楽しまないともったいないから。春風亭昇太さん×糸井重里 対談
第6回
いま、中世がおもしろい。
糸井
昇太さんは城見物が趣味だそうですが、
子どものころに
水木さんの言葉と出会ったという体験と、
城好きというのは、
なにか結びついているんですか?
昇太
いや、そこは結びついてないです。
城が好きなのは、
「中世の時代が好き」
という理由がまずあります。
糸井
江戸になる前ですね。
昇太
はい。

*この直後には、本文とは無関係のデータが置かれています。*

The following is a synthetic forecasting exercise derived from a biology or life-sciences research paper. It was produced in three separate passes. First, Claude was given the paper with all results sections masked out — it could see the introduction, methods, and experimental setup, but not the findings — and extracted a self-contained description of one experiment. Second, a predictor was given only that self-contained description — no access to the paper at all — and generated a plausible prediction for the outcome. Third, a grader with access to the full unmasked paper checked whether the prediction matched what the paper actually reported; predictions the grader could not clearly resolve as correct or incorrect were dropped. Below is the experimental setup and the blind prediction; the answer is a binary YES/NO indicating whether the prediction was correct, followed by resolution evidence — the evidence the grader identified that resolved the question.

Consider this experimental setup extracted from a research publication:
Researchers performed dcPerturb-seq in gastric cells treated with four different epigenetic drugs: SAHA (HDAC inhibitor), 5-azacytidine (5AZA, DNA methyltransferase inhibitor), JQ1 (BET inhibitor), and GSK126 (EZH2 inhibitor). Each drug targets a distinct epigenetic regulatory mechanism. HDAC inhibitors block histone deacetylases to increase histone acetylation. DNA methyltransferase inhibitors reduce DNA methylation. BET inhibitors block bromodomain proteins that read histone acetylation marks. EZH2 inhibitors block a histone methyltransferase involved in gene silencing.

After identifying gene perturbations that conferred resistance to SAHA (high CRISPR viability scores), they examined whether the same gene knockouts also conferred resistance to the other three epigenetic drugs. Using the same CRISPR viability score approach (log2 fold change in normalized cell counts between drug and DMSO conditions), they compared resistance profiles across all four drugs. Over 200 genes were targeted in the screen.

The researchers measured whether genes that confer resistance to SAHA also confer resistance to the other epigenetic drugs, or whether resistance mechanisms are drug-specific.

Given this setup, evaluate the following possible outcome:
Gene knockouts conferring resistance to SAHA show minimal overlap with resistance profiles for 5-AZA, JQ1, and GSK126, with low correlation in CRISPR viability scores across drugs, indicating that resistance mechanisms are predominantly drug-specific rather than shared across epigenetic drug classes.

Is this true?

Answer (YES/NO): NO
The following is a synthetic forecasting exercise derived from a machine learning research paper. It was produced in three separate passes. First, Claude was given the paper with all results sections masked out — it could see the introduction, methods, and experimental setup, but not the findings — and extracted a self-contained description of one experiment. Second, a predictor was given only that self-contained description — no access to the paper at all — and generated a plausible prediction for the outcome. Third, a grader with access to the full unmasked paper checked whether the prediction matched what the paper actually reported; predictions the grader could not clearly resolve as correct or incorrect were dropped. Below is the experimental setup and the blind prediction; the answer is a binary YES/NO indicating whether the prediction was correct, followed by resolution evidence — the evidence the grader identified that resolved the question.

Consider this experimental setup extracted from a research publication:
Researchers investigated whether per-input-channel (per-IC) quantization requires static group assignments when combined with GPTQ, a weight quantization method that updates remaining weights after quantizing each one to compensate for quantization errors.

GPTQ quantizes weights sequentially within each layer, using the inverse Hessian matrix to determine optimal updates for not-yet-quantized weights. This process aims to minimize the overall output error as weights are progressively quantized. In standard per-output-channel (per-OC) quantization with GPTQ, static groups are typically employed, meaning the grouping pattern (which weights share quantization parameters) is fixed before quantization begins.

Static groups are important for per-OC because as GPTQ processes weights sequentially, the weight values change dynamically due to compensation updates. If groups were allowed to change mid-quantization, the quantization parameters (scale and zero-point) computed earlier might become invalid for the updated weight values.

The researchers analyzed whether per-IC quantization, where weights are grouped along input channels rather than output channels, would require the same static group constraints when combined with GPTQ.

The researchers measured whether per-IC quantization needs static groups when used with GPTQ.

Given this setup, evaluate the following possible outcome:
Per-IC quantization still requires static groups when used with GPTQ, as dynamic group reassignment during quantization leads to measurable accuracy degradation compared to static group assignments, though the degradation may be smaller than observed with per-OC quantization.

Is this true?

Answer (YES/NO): NO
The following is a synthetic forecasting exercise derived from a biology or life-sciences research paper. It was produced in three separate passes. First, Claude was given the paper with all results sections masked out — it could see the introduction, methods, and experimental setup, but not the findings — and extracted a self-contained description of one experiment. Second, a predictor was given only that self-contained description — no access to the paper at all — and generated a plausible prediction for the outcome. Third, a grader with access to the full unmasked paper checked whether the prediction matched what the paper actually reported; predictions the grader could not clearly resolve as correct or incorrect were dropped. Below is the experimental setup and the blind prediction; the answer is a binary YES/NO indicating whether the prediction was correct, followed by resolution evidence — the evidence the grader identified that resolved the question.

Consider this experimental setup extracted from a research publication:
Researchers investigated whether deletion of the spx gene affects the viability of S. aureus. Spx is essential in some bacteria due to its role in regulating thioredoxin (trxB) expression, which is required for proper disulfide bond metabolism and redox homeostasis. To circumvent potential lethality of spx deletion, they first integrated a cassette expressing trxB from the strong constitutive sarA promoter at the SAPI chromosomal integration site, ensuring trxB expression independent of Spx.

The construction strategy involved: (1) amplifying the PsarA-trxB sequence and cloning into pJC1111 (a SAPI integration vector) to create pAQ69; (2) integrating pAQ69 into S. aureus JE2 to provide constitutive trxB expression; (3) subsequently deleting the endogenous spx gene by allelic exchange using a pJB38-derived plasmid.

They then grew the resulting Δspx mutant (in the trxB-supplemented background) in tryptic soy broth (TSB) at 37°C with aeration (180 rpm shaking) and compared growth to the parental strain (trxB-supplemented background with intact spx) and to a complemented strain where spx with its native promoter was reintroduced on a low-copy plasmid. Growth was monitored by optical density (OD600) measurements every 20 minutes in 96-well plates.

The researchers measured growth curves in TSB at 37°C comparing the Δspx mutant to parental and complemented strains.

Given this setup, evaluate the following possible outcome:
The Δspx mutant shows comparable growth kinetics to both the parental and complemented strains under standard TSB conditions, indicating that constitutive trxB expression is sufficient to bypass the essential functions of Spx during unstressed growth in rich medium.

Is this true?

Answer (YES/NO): NO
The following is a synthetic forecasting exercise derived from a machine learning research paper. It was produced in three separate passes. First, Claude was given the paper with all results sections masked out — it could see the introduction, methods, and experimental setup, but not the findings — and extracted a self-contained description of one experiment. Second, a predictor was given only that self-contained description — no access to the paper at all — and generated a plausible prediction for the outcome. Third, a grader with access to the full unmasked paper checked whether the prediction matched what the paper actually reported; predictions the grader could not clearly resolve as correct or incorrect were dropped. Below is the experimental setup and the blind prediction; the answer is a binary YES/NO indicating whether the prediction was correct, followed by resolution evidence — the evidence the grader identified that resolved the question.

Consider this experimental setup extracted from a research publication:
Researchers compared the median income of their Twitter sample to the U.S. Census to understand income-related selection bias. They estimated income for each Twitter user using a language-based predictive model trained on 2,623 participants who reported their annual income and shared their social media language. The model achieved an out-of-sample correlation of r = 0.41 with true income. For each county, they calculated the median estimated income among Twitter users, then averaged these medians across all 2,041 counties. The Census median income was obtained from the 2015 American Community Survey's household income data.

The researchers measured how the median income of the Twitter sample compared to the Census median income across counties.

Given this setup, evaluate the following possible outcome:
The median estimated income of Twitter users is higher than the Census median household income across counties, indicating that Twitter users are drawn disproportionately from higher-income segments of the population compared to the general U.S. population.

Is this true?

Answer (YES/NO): NO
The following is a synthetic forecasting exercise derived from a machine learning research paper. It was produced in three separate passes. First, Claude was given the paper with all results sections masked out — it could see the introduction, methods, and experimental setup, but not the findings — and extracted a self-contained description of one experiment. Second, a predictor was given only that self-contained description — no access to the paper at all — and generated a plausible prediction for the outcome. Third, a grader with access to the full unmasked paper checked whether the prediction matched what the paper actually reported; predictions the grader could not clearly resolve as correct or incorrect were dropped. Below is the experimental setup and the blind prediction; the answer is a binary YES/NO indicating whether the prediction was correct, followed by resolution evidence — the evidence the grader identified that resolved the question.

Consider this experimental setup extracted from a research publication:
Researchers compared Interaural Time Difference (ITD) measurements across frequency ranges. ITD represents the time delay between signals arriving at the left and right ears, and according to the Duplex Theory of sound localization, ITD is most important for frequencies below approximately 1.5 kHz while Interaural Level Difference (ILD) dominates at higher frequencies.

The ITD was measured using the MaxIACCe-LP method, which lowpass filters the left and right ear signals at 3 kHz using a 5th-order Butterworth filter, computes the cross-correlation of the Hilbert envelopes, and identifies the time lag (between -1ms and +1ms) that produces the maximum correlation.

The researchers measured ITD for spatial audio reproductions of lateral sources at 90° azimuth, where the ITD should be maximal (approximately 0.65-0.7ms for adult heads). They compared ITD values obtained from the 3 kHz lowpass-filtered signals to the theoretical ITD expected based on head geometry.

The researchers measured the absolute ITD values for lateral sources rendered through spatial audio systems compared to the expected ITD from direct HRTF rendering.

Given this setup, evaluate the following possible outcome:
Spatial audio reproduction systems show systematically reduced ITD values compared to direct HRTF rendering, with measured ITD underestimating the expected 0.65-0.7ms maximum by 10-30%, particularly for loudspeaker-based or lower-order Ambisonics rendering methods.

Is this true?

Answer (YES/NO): NO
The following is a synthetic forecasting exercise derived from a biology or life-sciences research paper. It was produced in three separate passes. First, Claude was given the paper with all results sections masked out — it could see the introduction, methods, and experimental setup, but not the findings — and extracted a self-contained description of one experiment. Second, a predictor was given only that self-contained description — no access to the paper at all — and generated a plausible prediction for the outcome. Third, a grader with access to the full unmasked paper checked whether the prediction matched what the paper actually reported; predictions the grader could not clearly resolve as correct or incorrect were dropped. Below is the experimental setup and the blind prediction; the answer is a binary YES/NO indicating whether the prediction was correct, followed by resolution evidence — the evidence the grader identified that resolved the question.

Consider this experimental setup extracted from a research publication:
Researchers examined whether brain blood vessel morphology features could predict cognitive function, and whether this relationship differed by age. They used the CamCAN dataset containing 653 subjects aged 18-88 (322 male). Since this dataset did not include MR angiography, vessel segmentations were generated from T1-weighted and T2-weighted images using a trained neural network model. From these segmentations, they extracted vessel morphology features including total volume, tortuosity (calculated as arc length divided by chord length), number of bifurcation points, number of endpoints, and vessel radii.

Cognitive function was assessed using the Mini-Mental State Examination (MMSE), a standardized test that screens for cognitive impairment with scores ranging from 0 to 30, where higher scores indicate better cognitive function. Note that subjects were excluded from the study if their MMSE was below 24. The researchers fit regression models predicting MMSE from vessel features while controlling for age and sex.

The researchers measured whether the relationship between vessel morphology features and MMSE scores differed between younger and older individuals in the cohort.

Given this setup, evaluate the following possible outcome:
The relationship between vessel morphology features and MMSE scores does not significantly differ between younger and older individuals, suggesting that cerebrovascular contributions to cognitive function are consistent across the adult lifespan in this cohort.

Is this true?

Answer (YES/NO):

その時代のお城は、
作り方が統一されていないから、
見ているだけで楽しいんですよ。
それぞれ特徴があるから、
お城の堀の形を見ただけで、
「これ、武田だな」とか分かるんです。
あと、お城って、
どうやったら人を撃退できるかを
考え抜いて作られているから、
各地のお城を見に行って、
それぞれの「企み」みたいな形跡を
見つけると、キュンとするんです。
糸井
企みといっても、普通の企みじゃなくて、
命がかかってるものだから、
すごいでしょうね。
昇太さんは、地方で落語をやるときに、
「ここへ行くなら、この城を見よう」とか、
考えて行ってるんですか?
昇太
そうです。公演する場所を聞いたら、
まずは、近くにお城とか、
城跡がないか調べます。
それで3時間ぐらい前に行って、
そこを見てから、劇場に入って落語をやります。
糸井
はあー、いい趣味ですね。
昇太
実は日本全国で城がない町って、
ほとんどないんですよ。
みんながイメージする天守閣があるお城、
あれは近世の一国一城制の時代のもの。
その前の時代は、
村長さんや町内会長が1つずつ
お城を持っているくらいの感覚で
たくさん作られていたんです。
だから、日本にいくつ城があるかというと、
多すぎてわかっていないんです。
専門家は3万から4万と言う。
ここだけで、1万の差があります。
糸井
それ、おもしろい。
昇太
なかには5万だと言ってる人もいます。
糸井
もう2万の差が(笑)。
じゃあ、日本には、
小さい城がいっぱいあったわけですね。
昇太
ええ。専門の研究者でも、
日本のお城全てに行った人は
誰もいないと思います。
糸井
ああ、そうでしょうね。
昇太さんはいくつぐらい行ってます?
昇太
600くらいです。
でも、それは、お城好きの中では、
多い方ではないんです。
とにかく無数にあるし、
まだまだ分かってないことがたくさんあります。
あと、いままでの日本史研究って、
古代史研究が中心だったんですよ。
歴史博物館に行くと一目瞭然なんですが、
古代史の展示がだいたい7割ぐらいあって、
中世のコーナーはちょこっとで、
すぐ近代のコーナーになるんです。
糸井
時間の長さでいうと、中世は長いのにね。
昇太
ねぇ。
しかも、日本人は戦国モノが好きなのに、
戦国時代のことも
あまり研究されてないんです。
時代劇や大河ドラマに描かれたことが
真実だと思っている人も多くて。
まぁ、歴史番組じゃないので、
どんなふうに作ったっていいんですけどね。
今度、大河ドラマで
ぼくが今川義元の役をやるんですけど、
世間では彼のイメージがかなり悪いんです。
なんか、ナヨナヨとしてて、
信長にバッとやられちゃった、
みたいなイメージがあるでしょ?
糸井
ちょっと卑怯な人、みたいなね。
昇太
どうも、今川義元というと
「桶狭間の戦い」が有名になりすぎて、
あの一戦だけでやられたみたいに
思われているんですが、
実際はその前に何度も戦っているし、
最後は相手と斬り合って死んでるんですよ。
糸井
じゃあ結構、勇壮なんですか。
昇太
そうなんです。
だけどいつの間にか、映画では、
おしろいつけて、「おほほ」なんて笑いながら、
「ヒエ~」なんてやられてる。
糸井
信長を強調するあまりに。
昇太
はい。信長をヒーローにするためには、
今川義元が格好の材料だったから
そうなってるんです。
今川氏の研究をしている先生の本を読むと、
最新鋭の領国経営をやってて、
家臣団の組織も、
ものすごくしっかり作っているんです。
「バカ大名」のようなイメージがありますが、
本当は超一流の戦国大名なんですよ。
そういう中世の研究が、
少しずつ進んでるところなんです。